Un problema complicato, quello della dipendenza energetica, a cui sono legati tanti aspetti sociali, umani, ambientali. Eppure vi sarebbe una soluzione semplice:sovranità energetica per tutti. Possibile? In buona sostanza la risposta è senz’altro affermativa, ma deve necessariamente passare per una fonte energetica diversa, disponibile a tutti, indipendentemente dalla propria posizione e potenza politica, in relazione alla propria geografia e vocazione territoriale; una fonte pulita, a basse o nulle emissioni di carbonio; una fonte che non spinga nessuno a depredare altri paesi e soprattutto una fonte inesauribile.
Fantasia? Non proprio: le fonti rinnovabili possono rappresentare una valida soluzione in termini di sostenibilità ambientale, giustizia sociale, indipendenza energetica, fattibilità tecnologica. Vento, sole, acqua, geotermia e biomasse non hanno mai causato guerre. Nemmeno la paventata concorrenza con la produzione alimentare si è rivelata fondata: in Italia il fotovoltaico a terra occupa non più dello 0,8% dei territori nazionali. Per contro, la cementificazione ha portato via all’agricoltura 720 kmq negli ultimi tre anni. Per quanto riguarda invece l’utilizzo delle biomasse, esso è sempre più indirizzato verso lo sfruttamento razionale di scarti e sottoprodotti agricoli.
Nonostante la giovane età, le tecnologie rinnovabili, giusto per citare qualche dato, hanno dimostrato di poter produrre 106,8 TWh elettrici (anno 2013) in un paese industrializzato come l’Italia, di poter occupare nel 2012 in Germania 377.800 persone (che non ha visto abbassarsi il suo PIL per colpa delle rinnovabili, anzi…) e di poter attrarre investimenti in una nazione potente e in crescita come la Cina. E relativamente ai costi si parte con un vantaggio: la materia prima rinnovabile è spesso gratuita (sole, acqua, vento). Interventi strutturali che consentano di ridurre i costi della generazione e della distribuzione dell'energia devono fare il resto.

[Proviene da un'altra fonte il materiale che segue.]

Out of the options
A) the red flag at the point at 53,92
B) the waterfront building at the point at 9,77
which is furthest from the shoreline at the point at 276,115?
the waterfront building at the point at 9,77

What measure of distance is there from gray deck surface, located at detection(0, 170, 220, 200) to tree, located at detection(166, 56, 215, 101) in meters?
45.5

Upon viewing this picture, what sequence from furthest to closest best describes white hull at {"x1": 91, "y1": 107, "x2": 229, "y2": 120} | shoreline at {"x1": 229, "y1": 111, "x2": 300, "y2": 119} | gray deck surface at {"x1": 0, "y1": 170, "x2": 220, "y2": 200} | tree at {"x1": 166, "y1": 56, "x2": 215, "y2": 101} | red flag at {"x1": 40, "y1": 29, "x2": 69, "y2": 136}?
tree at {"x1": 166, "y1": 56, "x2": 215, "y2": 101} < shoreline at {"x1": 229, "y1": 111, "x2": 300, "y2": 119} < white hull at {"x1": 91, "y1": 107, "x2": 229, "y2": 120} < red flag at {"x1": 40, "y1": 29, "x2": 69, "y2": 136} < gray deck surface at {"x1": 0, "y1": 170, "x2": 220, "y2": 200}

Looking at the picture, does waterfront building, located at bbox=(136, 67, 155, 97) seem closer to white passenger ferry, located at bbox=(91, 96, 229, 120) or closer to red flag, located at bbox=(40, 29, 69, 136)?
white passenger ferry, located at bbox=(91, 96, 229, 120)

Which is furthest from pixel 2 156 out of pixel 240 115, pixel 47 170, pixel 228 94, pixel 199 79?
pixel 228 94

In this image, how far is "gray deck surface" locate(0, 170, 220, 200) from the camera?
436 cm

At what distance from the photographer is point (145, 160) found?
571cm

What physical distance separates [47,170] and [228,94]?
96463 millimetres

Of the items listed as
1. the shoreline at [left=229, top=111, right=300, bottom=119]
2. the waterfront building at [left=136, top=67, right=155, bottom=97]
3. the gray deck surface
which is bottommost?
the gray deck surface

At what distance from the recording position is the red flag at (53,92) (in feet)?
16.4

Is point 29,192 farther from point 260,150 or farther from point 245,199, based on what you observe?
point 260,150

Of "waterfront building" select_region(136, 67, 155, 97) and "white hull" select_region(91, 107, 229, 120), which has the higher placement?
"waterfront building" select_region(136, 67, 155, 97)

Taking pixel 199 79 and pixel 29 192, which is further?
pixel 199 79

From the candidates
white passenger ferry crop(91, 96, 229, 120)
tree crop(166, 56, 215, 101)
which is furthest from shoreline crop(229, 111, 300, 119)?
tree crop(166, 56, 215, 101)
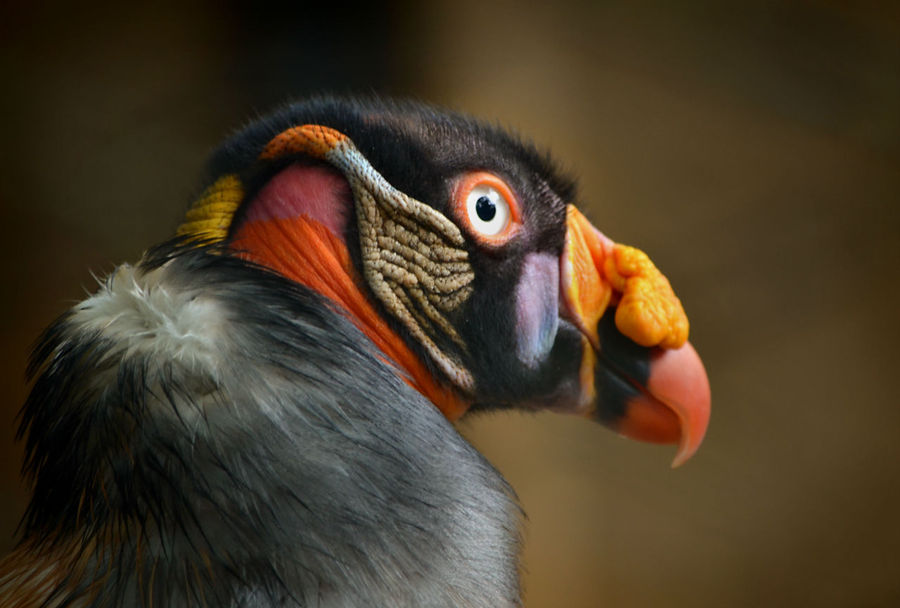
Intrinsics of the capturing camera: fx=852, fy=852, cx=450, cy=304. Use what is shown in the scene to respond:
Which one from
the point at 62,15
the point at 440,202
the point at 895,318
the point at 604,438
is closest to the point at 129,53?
the point at 62,15

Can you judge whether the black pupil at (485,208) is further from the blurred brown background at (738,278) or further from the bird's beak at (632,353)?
the blurred brown background at (738,278)

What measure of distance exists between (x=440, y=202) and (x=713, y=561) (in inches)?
115

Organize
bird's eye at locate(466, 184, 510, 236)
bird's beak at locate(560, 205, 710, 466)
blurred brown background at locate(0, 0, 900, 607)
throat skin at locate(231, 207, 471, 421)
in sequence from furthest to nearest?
blurred brown background at locate(0, 0, 900, 607) → bird's beak at locate(560, 205, 710, 466) → bird's eye at locate(466, 184, 510, 236) → throat skin at locate(231, 207, 471, 421)

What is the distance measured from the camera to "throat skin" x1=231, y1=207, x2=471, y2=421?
4.29 ft

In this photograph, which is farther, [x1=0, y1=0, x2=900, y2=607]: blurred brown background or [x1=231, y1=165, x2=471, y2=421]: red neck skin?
[x1=0, y1=0, x2=900, y2=607]: blurred brown background

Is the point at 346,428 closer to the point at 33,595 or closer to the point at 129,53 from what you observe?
the point at 33,595

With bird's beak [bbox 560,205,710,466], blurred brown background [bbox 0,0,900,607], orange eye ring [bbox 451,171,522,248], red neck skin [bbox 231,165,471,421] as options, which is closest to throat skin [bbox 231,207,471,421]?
red neck skin [bbox 231,165,471,421]

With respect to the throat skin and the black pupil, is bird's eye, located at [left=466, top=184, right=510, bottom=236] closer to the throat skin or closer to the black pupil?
the black pupil

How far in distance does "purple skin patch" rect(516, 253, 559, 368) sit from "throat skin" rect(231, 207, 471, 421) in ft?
0.77

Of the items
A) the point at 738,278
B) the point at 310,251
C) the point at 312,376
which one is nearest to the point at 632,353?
the point at 310,251

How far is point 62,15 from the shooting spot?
8.45 ft

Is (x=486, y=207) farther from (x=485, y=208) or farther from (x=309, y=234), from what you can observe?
(x=309, y=234)

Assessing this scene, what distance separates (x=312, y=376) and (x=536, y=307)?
1.85 feet

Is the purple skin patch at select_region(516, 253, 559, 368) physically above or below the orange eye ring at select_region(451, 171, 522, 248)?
below
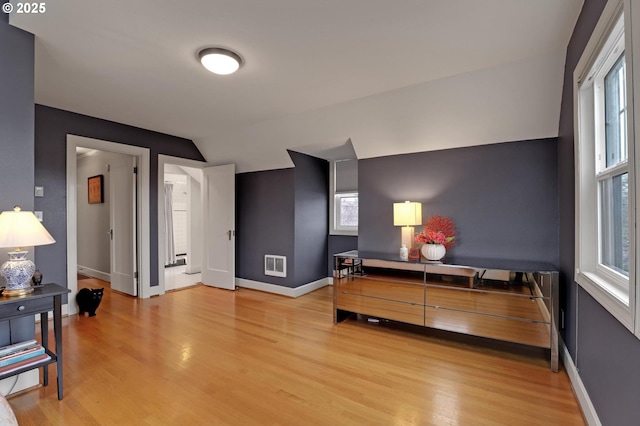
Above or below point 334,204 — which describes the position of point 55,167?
above

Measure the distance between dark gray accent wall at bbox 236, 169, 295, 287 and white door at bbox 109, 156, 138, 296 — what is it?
1.54 meters

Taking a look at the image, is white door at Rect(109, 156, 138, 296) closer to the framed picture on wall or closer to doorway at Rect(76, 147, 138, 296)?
doorway at Rect(76, 147, 138, 296)

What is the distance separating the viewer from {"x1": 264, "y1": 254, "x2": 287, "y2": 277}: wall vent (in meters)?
4.59

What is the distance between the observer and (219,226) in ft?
16.4

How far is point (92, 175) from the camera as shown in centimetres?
574

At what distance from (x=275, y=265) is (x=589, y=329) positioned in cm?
370

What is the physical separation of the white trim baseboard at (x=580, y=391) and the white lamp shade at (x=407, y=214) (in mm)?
1613

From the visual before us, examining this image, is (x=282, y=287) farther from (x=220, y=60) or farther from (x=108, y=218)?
(x=108, y=218)

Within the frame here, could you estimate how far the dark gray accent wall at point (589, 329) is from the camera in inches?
50.1

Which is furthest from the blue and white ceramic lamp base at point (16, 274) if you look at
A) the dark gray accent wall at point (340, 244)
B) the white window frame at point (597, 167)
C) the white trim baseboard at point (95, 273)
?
the white trim baseboard at point (95, 273)

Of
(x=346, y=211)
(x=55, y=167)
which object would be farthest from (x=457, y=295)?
(x=55, y=167)

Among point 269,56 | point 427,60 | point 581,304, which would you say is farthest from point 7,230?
point 581,304

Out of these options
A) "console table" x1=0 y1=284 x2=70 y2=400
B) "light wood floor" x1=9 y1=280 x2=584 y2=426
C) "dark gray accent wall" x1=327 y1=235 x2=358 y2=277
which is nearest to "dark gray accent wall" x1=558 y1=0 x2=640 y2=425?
"light wood floor" x1=9 y1=280 x2=584 y2=426

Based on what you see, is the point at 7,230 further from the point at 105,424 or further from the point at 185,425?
the point at 185,425
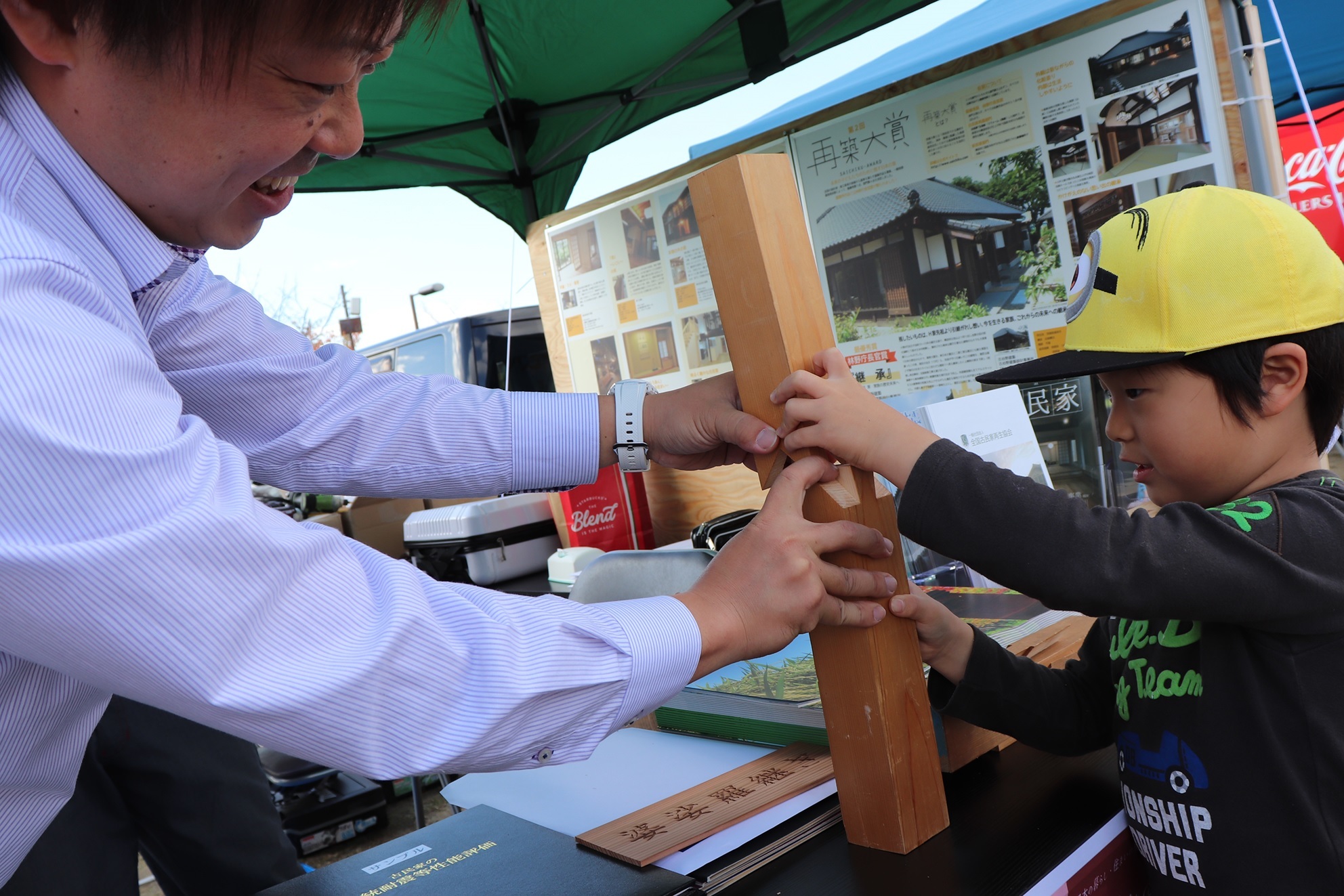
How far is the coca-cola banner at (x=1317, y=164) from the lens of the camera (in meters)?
3.68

Ma la transizione energetica verso un sistema che porti alla sovranità dei popoli e alla conseguente giustizia sociale, alla sostenibilità ambientale, alla sicurezza nell’approvvigionamento va cercata e soprattutto pianificata, innanzitutto dalla politica. È per questo che a tutti, ma soprattutto alla politica, responsabile del bene pubblico, con questo libro viene rivolto un appello: i tempi sono maturi per la transizione energetica, abbiamo le motivazioni e gli strumenti per condurla. Se non ora, quando?